Run .symfix and .sympath

Next, run .symopt+0x40 to enable symbols to be used which are not perfectly matched. This setting is extremely useful in cases where the code is compiled locally and doesn’t perfectly match the production code that the Mini-Dump was taken from. If this setting is omitted, you will have a very bad time determining the issue, so make sure that you run it. This is what it looks like:

Run symopt+0x40

Now that you’ve specified the path at which to look for symbols for your application, run the reload command to reload your symbols:

.reload /v /f

You might get some warnings and errors here but that’s usually fine as long as they don’t relate to your application’s DLLs. Verify that it found your application’s symbols by reading the output of the .reload command:

Ensure your symbols loaded

Alright, almost there! Now we have our symbols and CLR loaded, so let’s find out what our application is spending all of its time doing. Run the command:

!runaway

And you’ll find out which threads have been using the most CPU time.

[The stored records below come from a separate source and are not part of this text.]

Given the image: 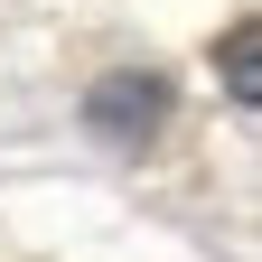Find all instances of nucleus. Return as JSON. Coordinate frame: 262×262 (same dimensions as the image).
Listing matches in <instances>:
<instances>
[{
  "mask_svg": "<svg viewBox=\"0 0 262 262\" xmlns=\"http://www.w3.org/2000/svg\"><path fill=\"white\" fill-rule=\"evenodd\" d=\"M159 113H169V84L159 75H113L103 94H94V122H103L113 141H150Z\"/></svg>",
  "mask_w": 262,
  "mask_h": 262,
  "instance_id": "f257e3e1",
  "label": "nucleus"
},
{
  "mask_svg": "<svg viewBox=\"0 0 262 262\" xmlns=\"http://www.w3.org/2000/svg\"><path fill=\"white\" fill-rule=\"evenodd\" d=\"M225 66H234V94L253 103V28H234V38H225Z\"/></svg>",
  "mask_w": 262,
  "mask_h": 262,
  "instance_id": "f03ea898",
  "label": "nucleus"
}]
</instances>
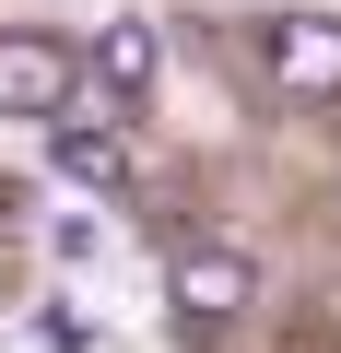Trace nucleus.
<instances>
[{"label": "nucleus", "instance_id": "nucleus-2", "mask_svg": "<svg viewBox=\"0 0 341 353\" xmlns=\"http://www.w3.org/2000/svg\"><path fill=\"white\" fill-rule=\"evenodd\" d=\"M71 83H83V59H71L59 36H0V118H48V130H59Z\"/></svg>", "mask_w": 341, "mask_h": 353}, {"label": "nucleus", "instance_id": "nucleus-1", "mask_svg": "<svg viewBox=\"0 0 341 353\" xmlns=\"http://www.w3.org/2000/svg\"><path fill=\"white\" fill-rule=\"evenodd\" d=\"M259 59H271V83H282V94L341 106V24H329V12H282V24L259 36Z\"/></svg>", "mask_w": 341, "mask_h": 353}, {"label": "nucleus", "instance_id": "nucleus-4", "mask_svg": "<svg viewBox=\"0 0 341 353\" xmlns=\"http://www.w3.org/2000/svg\"><path fill=\"white\" fill-rule=\"evenodd\" d=\"M153 71H165V36H153L141 12H118V24L94 36V83H106L118 106H141V94H153Z\"/></svg>", "mask_w": 341, "mask_h": 353}, {"label": "nucleus", "instance_id": "nucleus-3", "mask_svg": "<svg viewBox=\"0 0 341 353\" xmlns=\"http://www.w3.org/2000/svg\"><path fill=\"white\" fill-rule=\"evenodd\" d=\"M165 294H177L189 318H247V294H259V271H247L236 248H177V271H165Z\"/></svg>", "mask_w": 341, "mask_h": 353}, {"label": "nucleus", "instance_id": "nucleus-5", "mask_svg": "<svg viewBox=\"0 0 341 353\" xmlns=\"http://www.w3.org/2000/svg\"><path fill=\"white\" fill-rule=\"evenodd\" d=\"M48 165L71 176V189H130V141H118V130H83V118L48 130Z\"/></svg>", "mask_w": 341, "mask_h": 353}, {"label": "nucleus", "instance_id": "nucleus-6", "mask_svg": "<svg viewBox=\"0 0 341 353\" xmlns=\"http://www.w3.org/2000/svg\"><path fill=\"white\" fill-rule=\"evenodd\" d=\"M83 341H94V318H71V306H48V318H36V353H83Z\"/></svg>", "mask_w": 341, "mask_h": 353}]
</instances>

Mine looks like this:

Many Threads are Long Running

So here we can see that we have 6 threads which are taking up more time than all of the others… We need to print their stack traces and see just what is going on. Execute this (super intuitive) command to see the stack trace of the first thread:

~~[9:18a8]e!clrstack

Super intuitive right? Basically it says “gimme the CLR stack trace for the thread whose ID is in the square brackets”. Here’s what mine spits out:

AHA! The culprit!

And now we know the culprit! So, we proceed to our source code and sure enough, line 16 is our problem:

The Problem Line

And there you have it. How to debug production issues from your development environment.

Note that you can also determine what caused a crash using WinDBG… Have your system administrator enable Mini-Dumps for crashes, and then perform the same commands as we did in this post EXCEPT that at the part where we ran !runaway, instead run !analyze -v and !clrstack – these will get you on your way!